Desde o seu início, a Operação Lava Jato foi responsável pela homologação de 151 acordos de delação premiada. O princípio desses acordos é o de que os envolvidos tragam à tona atividades ilícitas praticadas por eles em troca de benefícios --a redução de penas, por exemplo. Ao revelar seus crimes, o envolvido deverá, é claro, "trair" a confiança de seus parceiros e contar detalhes sobre os esquemas.
Nem sempre essas "traições" envolvem laços pessoais, mas no caso da delação de Joesley, que revelou pagamentos feitos a Funaro para que ele não delatasse, as informações repassadas pelo empres&aacutaacute;rio à Justiça teriam quebrado uma relação que era bem próxima.
Fontes ouvidas pelo UOL afirmaram que a "traição" de Joesley deixou Funaro irritado e o impulsionou a procurar os procuradores federais na tentativa de firmar um acordo de colaboração com as autoridades.
Relação pessoal e profissional
Para entender como a delação de Joesley jogou Funaro no "colo" dos procuradores da Operação Lava Jato, é preciso saber que os dois não eram apenas parceiros comerciais.
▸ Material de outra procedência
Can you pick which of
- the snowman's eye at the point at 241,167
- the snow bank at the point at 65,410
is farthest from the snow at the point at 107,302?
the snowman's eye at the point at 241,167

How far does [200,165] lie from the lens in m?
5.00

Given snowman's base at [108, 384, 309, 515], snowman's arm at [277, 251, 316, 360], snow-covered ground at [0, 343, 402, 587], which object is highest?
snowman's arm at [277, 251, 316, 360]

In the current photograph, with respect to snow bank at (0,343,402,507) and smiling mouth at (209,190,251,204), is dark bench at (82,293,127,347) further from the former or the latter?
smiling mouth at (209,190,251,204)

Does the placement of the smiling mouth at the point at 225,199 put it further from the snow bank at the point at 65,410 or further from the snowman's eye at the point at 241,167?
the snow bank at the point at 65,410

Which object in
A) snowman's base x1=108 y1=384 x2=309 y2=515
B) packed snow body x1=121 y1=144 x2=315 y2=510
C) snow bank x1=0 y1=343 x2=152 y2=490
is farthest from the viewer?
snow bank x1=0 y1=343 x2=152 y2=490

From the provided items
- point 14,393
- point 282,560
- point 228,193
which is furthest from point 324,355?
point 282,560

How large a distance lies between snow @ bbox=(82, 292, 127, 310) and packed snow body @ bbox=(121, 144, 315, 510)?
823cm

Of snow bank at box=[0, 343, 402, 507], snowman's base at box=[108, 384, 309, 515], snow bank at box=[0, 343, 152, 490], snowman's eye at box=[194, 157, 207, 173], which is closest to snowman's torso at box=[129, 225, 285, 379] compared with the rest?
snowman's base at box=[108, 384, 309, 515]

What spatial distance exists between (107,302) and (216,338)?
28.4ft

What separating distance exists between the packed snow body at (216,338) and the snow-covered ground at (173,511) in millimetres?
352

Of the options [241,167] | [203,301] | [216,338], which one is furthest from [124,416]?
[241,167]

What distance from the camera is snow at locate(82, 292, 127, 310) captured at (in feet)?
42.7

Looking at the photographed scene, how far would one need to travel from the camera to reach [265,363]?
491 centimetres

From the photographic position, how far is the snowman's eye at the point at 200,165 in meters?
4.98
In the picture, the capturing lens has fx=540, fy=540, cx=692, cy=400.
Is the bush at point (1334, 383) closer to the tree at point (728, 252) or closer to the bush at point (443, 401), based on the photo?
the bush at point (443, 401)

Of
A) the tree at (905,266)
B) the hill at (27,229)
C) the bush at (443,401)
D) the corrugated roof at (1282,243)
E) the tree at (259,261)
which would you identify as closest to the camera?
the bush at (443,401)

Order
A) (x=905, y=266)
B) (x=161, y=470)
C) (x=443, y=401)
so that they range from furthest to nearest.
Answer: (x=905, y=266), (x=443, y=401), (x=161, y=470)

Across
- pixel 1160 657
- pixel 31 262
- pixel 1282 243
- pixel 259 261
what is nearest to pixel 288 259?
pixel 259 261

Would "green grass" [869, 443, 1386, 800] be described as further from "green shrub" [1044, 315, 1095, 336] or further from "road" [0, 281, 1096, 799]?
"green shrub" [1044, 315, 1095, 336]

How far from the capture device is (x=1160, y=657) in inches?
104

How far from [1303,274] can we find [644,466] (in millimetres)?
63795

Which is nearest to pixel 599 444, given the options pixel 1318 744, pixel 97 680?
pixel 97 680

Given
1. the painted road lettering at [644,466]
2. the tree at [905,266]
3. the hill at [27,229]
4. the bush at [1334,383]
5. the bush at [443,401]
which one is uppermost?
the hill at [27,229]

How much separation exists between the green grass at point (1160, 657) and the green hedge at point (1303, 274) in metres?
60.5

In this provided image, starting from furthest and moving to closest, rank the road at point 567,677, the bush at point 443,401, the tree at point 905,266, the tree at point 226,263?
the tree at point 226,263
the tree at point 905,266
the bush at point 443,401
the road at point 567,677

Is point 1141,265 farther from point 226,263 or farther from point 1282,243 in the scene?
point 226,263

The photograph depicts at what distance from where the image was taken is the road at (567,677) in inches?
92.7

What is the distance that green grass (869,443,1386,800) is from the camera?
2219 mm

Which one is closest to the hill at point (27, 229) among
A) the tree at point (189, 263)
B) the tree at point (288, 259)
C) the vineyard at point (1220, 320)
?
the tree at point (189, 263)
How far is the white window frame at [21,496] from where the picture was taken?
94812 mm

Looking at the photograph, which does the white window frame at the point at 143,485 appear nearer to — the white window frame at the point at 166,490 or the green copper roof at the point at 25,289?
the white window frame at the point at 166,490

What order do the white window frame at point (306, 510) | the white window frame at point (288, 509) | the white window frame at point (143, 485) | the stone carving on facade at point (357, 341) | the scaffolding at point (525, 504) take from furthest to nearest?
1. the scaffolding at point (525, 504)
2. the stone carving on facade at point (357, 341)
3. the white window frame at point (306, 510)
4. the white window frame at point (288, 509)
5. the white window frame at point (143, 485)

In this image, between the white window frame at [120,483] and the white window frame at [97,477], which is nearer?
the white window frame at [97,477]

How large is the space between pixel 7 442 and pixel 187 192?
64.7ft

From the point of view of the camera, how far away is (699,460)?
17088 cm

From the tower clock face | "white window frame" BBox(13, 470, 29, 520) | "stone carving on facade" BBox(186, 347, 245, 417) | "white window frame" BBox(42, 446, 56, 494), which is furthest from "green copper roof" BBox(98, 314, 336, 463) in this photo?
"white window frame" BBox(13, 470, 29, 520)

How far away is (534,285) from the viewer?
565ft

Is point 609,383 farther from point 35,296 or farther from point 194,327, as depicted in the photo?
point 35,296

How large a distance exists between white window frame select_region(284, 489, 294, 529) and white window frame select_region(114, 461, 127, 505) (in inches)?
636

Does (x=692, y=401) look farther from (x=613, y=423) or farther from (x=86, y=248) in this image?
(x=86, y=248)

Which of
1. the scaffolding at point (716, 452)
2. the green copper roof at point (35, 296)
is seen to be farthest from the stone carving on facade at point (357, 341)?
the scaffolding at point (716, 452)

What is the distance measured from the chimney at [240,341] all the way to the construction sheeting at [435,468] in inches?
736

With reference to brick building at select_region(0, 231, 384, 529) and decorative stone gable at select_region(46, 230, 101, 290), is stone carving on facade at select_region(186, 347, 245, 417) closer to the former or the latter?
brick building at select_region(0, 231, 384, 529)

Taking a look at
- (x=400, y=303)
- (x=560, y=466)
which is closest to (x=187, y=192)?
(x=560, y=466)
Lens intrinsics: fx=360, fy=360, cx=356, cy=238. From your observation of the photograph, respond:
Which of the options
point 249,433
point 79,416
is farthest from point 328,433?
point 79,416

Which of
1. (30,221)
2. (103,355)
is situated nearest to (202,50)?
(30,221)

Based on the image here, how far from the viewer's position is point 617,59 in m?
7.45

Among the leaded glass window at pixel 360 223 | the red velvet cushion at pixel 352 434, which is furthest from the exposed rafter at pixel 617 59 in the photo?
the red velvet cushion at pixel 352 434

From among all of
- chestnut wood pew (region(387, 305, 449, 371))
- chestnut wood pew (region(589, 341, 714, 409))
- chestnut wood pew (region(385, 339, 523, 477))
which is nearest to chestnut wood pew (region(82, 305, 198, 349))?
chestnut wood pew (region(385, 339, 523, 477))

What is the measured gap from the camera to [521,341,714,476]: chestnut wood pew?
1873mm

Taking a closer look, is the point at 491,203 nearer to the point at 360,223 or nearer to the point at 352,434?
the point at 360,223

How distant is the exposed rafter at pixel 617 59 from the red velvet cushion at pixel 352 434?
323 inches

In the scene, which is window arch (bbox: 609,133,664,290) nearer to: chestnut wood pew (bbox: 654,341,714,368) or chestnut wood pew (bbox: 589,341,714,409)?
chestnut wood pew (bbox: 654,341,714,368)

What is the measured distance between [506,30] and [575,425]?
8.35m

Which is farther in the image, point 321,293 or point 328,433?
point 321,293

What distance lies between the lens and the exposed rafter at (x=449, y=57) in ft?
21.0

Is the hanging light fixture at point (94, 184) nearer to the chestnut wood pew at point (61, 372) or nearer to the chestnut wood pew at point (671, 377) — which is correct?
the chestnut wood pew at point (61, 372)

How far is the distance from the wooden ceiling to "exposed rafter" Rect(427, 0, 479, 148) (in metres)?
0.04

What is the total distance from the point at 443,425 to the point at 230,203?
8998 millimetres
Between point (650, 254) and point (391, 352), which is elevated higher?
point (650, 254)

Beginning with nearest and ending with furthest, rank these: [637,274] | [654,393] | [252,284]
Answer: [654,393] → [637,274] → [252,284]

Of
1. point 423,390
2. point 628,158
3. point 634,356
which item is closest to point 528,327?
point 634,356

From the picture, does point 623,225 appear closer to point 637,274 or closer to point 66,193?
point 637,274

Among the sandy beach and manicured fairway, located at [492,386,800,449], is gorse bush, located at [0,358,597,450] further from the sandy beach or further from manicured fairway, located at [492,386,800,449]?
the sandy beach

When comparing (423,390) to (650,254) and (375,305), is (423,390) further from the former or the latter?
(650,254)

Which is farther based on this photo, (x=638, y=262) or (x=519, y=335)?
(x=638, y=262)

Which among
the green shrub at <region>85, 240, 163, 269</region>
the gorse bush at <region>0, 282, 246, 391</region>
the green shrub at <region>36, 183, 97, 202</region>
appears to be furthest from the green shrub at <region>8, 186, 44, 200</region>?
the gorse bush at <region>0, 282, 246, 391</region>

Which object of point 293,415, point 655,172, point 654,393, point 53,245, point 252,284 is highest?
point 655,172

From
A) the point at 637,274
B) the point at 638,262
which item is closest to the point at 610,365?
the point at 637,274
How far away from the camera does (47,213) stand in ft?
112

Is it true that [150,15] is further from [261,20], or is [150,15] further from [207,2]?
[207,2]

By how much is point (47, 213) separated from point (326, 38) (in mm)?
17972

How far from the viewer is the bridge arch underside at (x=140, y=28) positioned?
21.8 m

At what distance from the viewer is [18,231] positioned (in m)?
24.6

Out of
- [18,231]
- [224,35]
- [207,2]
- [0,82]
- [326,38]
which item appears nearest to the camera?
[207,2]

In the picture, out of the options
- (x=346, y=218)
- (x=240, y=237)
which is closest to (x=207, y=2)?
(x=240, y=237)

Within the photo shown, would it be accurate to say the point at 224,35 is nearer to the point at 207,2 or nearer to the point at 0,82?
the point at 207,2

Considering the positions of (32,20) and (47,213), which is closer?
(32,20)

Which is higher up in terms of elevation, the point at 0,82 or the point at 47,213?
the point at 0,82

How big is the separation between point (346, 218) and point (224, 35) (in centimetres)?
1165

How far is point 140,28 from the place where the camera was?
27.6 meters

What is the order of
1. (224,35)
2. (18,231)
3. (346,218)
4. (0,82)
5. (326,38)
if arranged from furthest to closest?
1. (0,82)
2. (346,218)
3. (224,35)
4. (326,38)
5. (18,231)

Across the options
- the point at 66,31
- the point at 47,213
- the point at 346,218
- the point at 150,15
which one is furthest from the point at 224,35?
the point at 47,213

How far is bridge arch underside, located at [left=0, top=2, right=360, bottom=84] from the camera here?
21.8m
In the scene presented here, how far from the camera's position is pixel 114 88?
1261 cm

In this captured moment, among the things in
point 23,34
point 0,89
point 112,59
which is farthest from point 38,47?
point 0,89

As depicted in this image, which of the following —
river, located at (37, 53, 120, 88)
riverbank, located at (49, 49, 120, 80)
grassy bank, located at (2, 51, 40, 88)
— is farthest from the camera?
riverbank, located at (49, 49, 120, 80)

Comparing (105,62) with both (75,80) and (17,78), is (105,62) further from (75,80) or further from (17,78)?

Os depoimentos prestados por Funaro à PF (Polícia Federal), a delação premiada do ex-vice-presidente da Caixa Econômica Federal Fábio Cleto e informações coletadas pela reportagem junto a pessoas próximas a Funaro indicam que ele e Joesley mantinham um estreito relacionamento pessoal e profissional. "Não dá para dizer que eram amigos, mas não era apenas negócios. Eles tinham um convívio social. As relações eram mais complexas que isso", afirma uma pessoa próxima a Funaro.
O início dessa relação ainda é controverso. Em entrevistas, Joesley afirma ter conhecido Funaro em 2009, durante as negociações para a compra do frigorífico Bertin. Funaro, no entanto, disse à PF que conheceu o empresário apenas em 2011.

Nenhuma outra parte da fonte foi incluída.